When you find yourself feeling happy again you may feel like you’re betraying your loved one, as if it means that you don’t really miss him or her. That’s because your grief has been keeping the two of you connected, but you must find other ways to stay connected, like by reminiscing and being grateful.
A Christian Perspective on Good Grief
Thankfully, Christians do not have to grieve like people of the world have no real and lasting hope. Through our faith in Christ Jesus we can grieve with hope by anticipating a bodily resurrection for our loved one and ourself and a sweet reunion in heaven (1 Thessalonians 4:13-18). This is a real and substantial future. Paul says, “I consider that our present sufferings are not worth comparing with the glory that will be revealed in us” (Romans 8:18).
The Christian’s hope in mourning is not only for the future — it’s also for today and the rest of our life on earth. First of all, we can hope for real comfort. The God who will one day wipe every tear from our eyes (Revelation 21:4) is today ministering his empathy to us, most tangibly through the Body of Christ in compassionate, love one another relationships. This is why Paul exclaims: “Praise be to the God and Father of our Lord Jesus Christ, the Father of compassion and the God of all comfort, who comforts us in all our troubles, so that we can comfort those in any trouble with the comfort we ourselves receive from God” (2 Corinthians 1:3-4).
As we’ve said, grief often comes in unexpected waves that can be overwhelming if we don’t have adequate support. We may feel afraid of being overtaken by our grief in public or with people that we don’t feel safe with — especially if we already tend to judge ourselves negatively for being emotional or needy. Read God’s promise is a lifeline: “When you pass through the waters, I will be with you; and when you pass through the rivers, they will not sweep over you” (Isaiah 43:2).

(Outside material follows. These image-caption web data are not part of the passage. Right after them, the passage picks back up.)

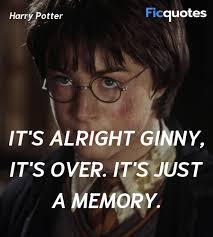 it s alright ginny it s over it s just a memory harry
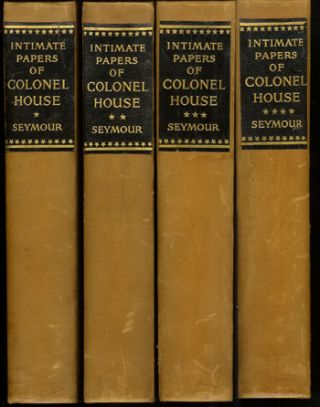 The Intimate Papers of Colonel House, Arranged as a Narrative by Charles Seymour. Edward Mandell...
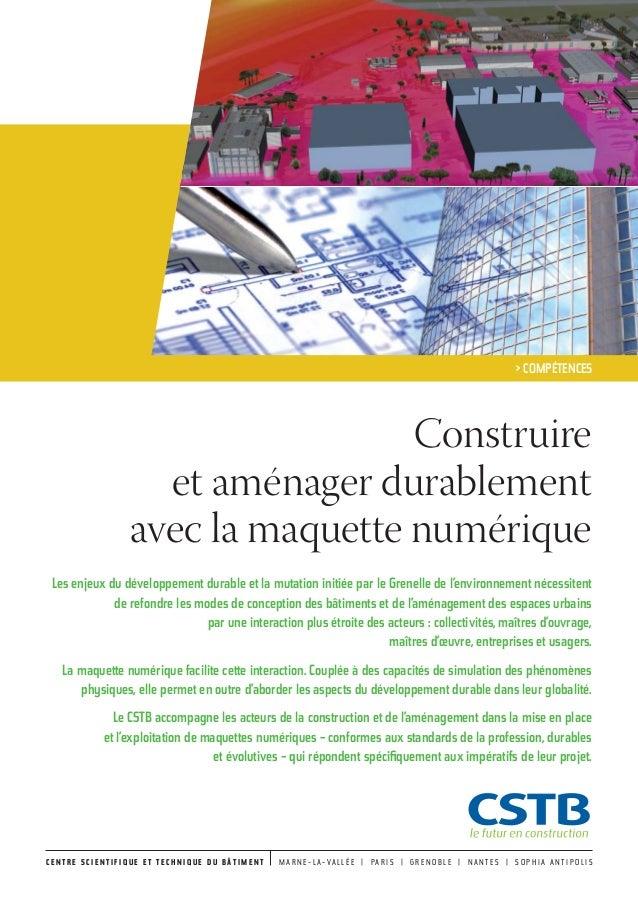 Construire et aménager durablement avec la maquette numérique Les enjeux du développement durable et la mutation initiée p...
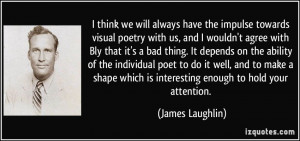More James Laughlin Quotes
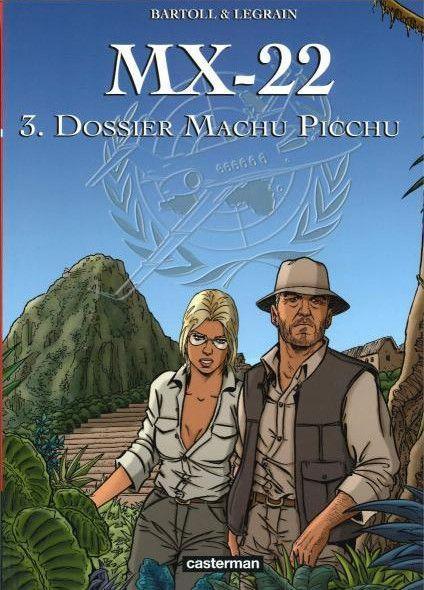 MX-22 3 Dossier Machu Picchu
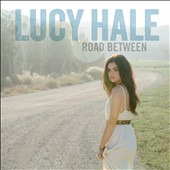 Lucy Hale: Road Between [Enhanced] *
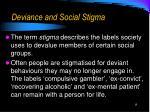 deviance and social stigma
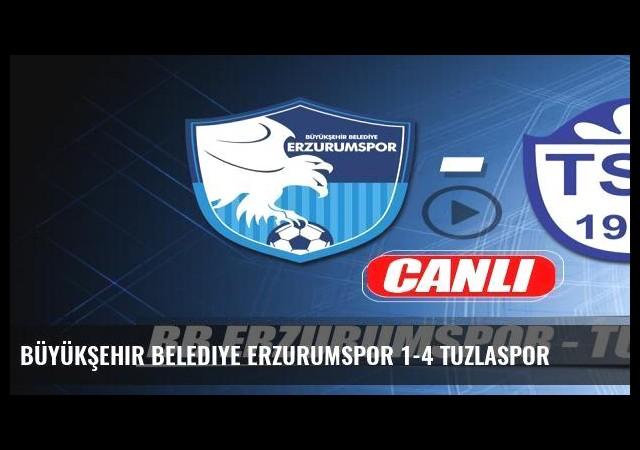 Büyükşehir Belediye Erzurumspor 1-4 Tuzlaspor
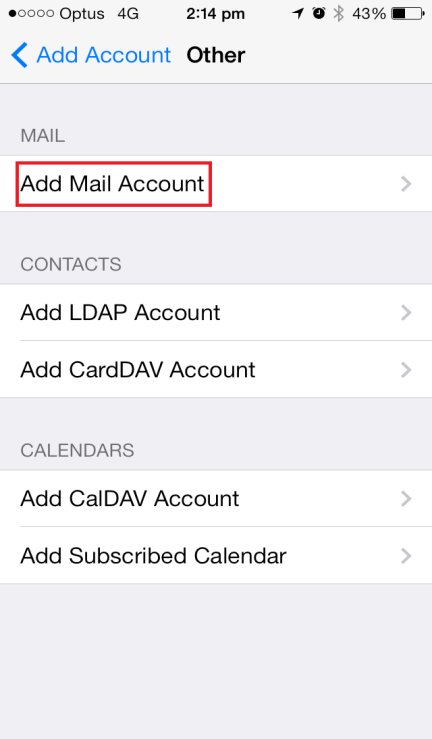 5. Under the Mail section, select Add Mail Account 6.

A favorite Bible promise of mine is that when we approach our life as apprentices to Jesus, loving and trusting in God with us in all situations, then he works for good even those things that are bad, painful, or evil. “And we know that in all things God works for the good of those who love him, who have been called according to his purpose” (Romans 8:28). We and our loved ones can experience this redemption through Christ — now and for eternity.